▶ **Exercise goal**
Print exactly the line with "order: Carnivora" and every line after it, through the final line of the material below.

▶ **Source information**

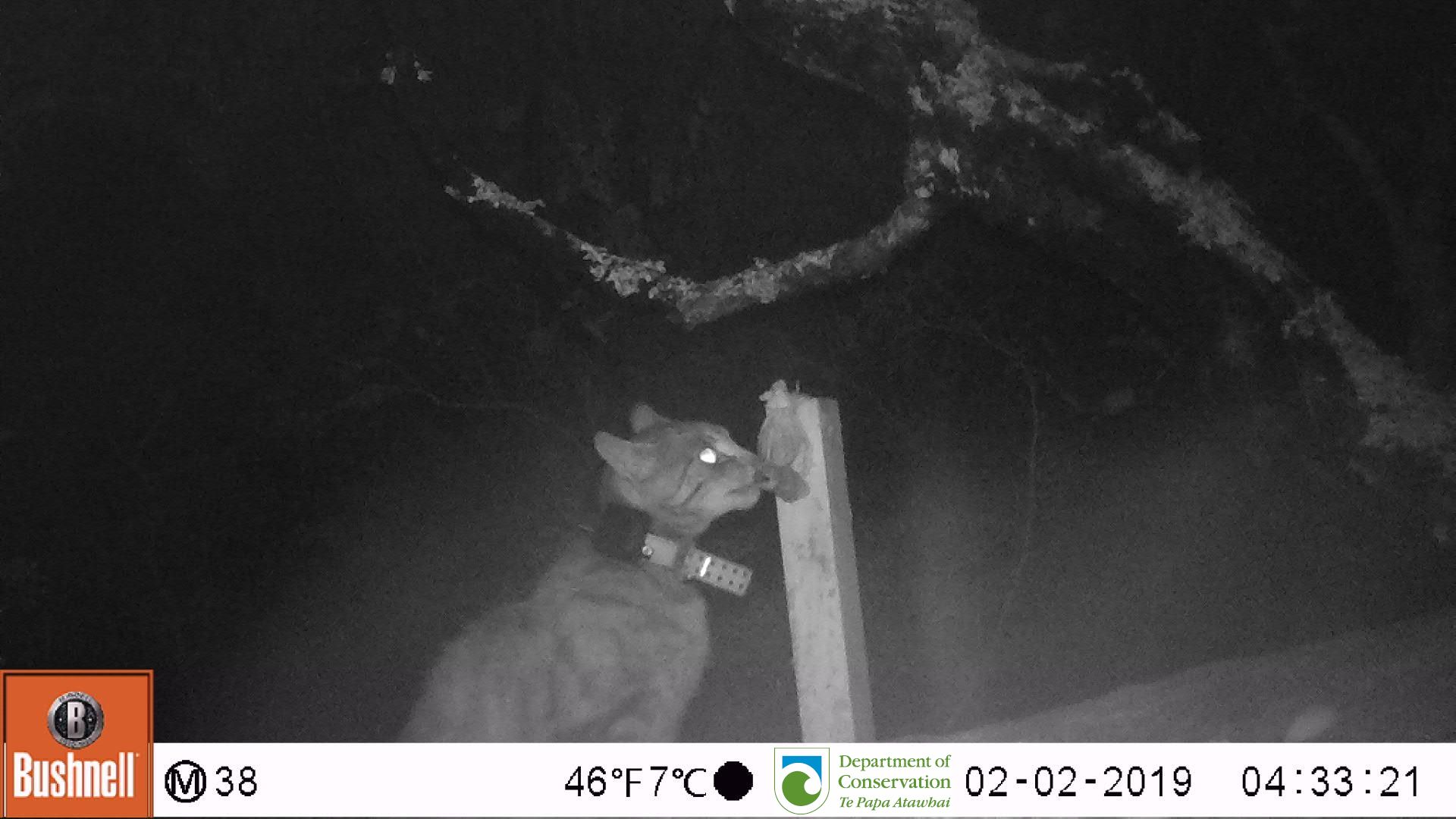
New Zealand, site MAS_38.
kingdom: Animalia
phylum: Chordata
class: Mammalia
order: Carnivora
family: Felidae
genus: Felis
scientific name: Felis catus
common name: domestic cat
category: cat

▶ **Finished exercise**
order: Carnivora
family: Felidae
genus: Felis
scientific name: Felis catus
common name: domestic cat
category: cat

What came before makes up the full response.